Pourquoi, tout bien considéré, un homme de telle sorte doit-il parler ? Pourquoi les meilleurs, quoi qu'on en dise, ne sont pas ceux qui ont décidé de se taire ? Voilà ce que je veux dire.

Je ne parle qu'à ceux qui se taisent (un travail de suscitation), quitte à les juger ensuite sur leurs paroles. Mais si cela même n'avait pas été dit on aurait pu me croire solidaire d'un pareil ordre de choses.

Cela ne m'importerait guère si je ne savais par expérience que je risquerais ainsi de le devenir.

Qu'il faut à chaque instant se secouer de la suie des paroles et que le silence est aussi dangereux dans cet ordre de valeurs que possible.

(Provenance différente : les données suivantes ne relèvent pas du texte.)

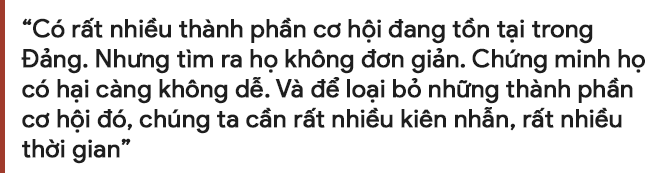 “Có rất nhiều thành phần cơ hội đang tồn tại trong Đảng. Nhưng tìm ra họ không đơn giản. Chứng minh họ có hại càng không dễ. Và để loại bỏ những thành phần cơ hội đó, chúng ta cần rất nhiều kiên nhẫn, rất nhiều thời gian”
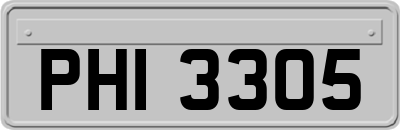 PHI 3305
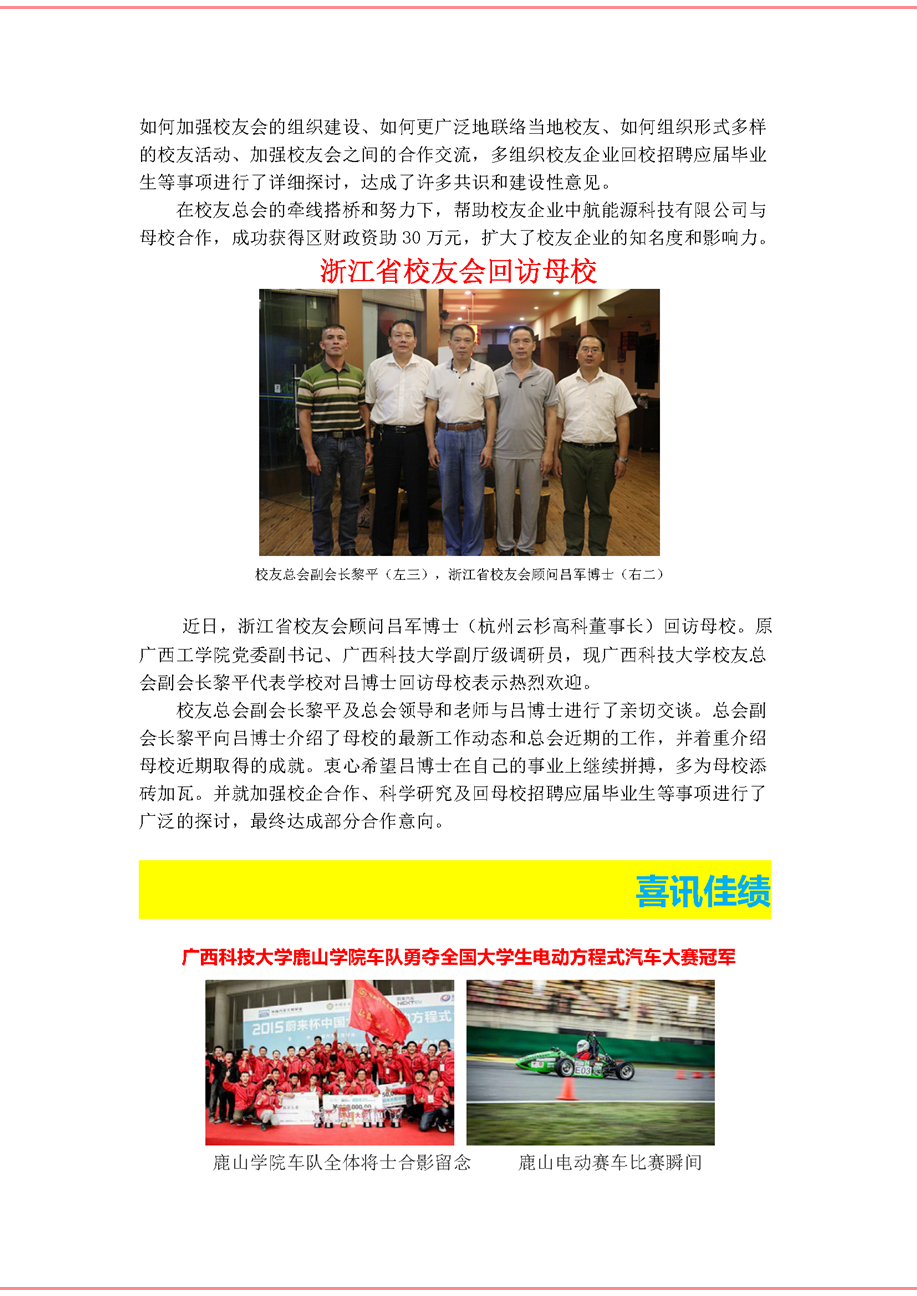 如何加强校友会的组织建设、如何更广泛地联络当地校友、如何组织形式多样的校友活动、加强校友会之间的合作交流，多组织校友企业回校招聘应届毕业生等事项进行了详细探讨，达成了许多共识和建设性意见。

在校友总会的牵线搭桥和努力下，帮助校友企业中航能源科技有限公司与母校合作，成功获得区财政资助30万元，扩大了校友企业的知名度和影响力。

浙江省校友会回访母校

校友总会副会长黎平（左三），浙江省校友会顾问吕军博士（右二）

近日，浙江省校友会顾问吕军博士（杭州云杉高科董事长）回访母校。原广西工学院党委副书记、广西科技大学副厅级调研员，现广西科技大学校友总会副会长黎平代表学校对吕博士回访母校表示热烈欢迎。

校友总会副会长黎平及总会领导和老师与吕博士进行了亲切交谈。总会副会长黎平向吕博士介绍了母校的最新工作动态和总会近期的工作，并着重介绍母校近期取得的成就。衷心希望吕博士在自己的事业上继续拼搏，多为母校添砖加瓦。并就加强校企合作、科学研究及回母校招聘应届毕业生等事项进行了广泛的探讨，最终达成部分合作意向。

喜讯佳绩

广西科技大学鹿山学院车队勇夺全国大学生电动方程式汽车大赛冠军

鹿山学院车队全体将士合影留念 鹿山电动赛车比赛瞬间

Une seule issue : parler contre les paroles. Les entraîner avec soi dans la honte où elles nous conduisent de telle sorte qu'elles s'y défigurent. Il n'y a point d'autre raison d'écrire. Mais aussitôt conçue celle-ci est absolument déterminante et comminatoire. On ne peut plus y échapper que par une lâcheté rabaissante qu'il n'est pas de mon goût de tolérer.

 

Hoda Hili, aux Urbains de Minuit

2 commentaires
Le 2015-10-15 15:33:28 par Anaïs
En lisant cet Abécédaire, me vient en tête la lettre T... pour Talent!
Merci à Hoda Hili de nous parler Poésie à travers une magnifique démonstration de ce qu'est... LA Poiésis
Le 2016-06-02 21:12:31 par Colette
Contente d'avoir ricoché de la revue Lichen à cet article-ci. Merci Hoda.